A beginner's introduction to the Top 10 Machine Learning (ML) algorithms, complete with figures and examples for easy understanding.
 
 



V. Unsupervised learning algorithms:

6. Apriori

The Apriori algorithm is used in a transactional database to mine frequent itemsets and then generate association rules. It is popularly used in market basket analysis, where one checks for combinations of products that frequently co-occur in the database. In general, we write the association rule for ‘if a person purchases item X, then he purchases item Y’ as : X -> Y.

Example: if a person purchases milk and sugar, then he is likely to purchase coffee powder. This could be written in the form of an association rule as: {milk,sugar} -> coffee powder. Association rules are generated after crossing the threshold for support and confidence.


Figure 5: Formulae for support, confidence and lift for the association rule X->Y. Source
The Support measure helps prune the number of candidate itemsets to be considered during frequent itemset generation. This support measure is guided by the Apriori principle. The Apriori principle states that if an itemset is frequent, then all of its subsets must also be frequent.

7. K-means

K-means is an iterative algorithm that groups similar data into clusters.It calculates the centroids of k clusters and assigns a data point to that cluster having least distance between its centroid and the data point.


Figure 6: Steps of the K-means algorithm. Source
Step 1: k-means initialization:

a) Choose a value of k. Here, let us take k=3.

b) Randomly assign each data point to any of the 3 clusters.

c) Compute cluster centroid for each of the clusters. The red, blue and green stars denote the centroids for each of the 3 clusters.

Step 2: Associating each observation to a cluster:

Reassign each point to the closest cluster centroid. Here, the upper 5 points got assigned to the cluster with the blue colour centroid. Follow the same procedure to assign points to the clusters containing the red and green colour centroid.

Step 3: Recalculating the centroids:

Calculate the centroids for the new clusters. The old centroids are shown by gray stars while the new centroids are the red, green and blue stars.
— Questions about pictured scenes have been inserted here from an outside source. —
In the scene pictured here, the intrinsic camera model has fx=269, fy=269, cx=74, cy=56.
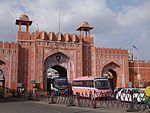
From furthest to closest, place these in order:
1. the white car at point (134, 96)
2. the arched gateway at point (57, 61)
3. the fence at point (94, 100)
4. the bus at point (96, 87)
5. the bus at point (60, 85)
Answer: the arched gateway at point (57, 61) < the bus at point (60, 85) < the bus at point (96, 87) < the fence at point (94, 100) < the white car at point (134, 96)

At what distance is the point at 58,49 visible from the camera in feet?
120

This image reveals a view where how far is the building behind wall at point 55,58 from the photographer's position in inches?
1341

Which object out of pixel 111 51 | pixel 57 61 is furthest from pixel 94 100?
pixel 111 51

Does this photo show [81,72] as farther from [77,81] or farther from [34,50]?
[34,50]

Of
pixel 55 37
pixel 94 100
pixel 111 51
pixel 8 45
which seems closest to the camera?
pixel 94 100

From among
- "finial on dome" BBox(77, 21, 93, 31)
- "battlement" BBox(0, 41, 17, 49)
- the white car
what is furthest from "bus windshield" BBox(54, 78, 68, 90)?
the white car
Step 4: Iterate, then exit if unchanged.

Repeat steps 2-3 until there is no switching of points from one cluster to another. Once there is no switching for 2 consecutive steps, exit the k-means algorithm.

8. PCA

Principal Component Analysis (PCA) is used to make data easy to explore and visualize by reducing the number of variables. This is done by capturing the maximum variance in the data into a new co-ordinate system with axes called ‘principal components’. Each component is a linear combination of the original variables and is orthogonal to one another. Orthogonality between components indicates that the correlation between these components is zero.

The first principal component captures the direction of the maximum variability in the data. The second principal component captures the remaining variance in the data but has variables uncorrelated with the first component. Similarly, all successive principal components (PC3, PC4 and so on) capture the remaining variance while being uncorrelated with the previous component.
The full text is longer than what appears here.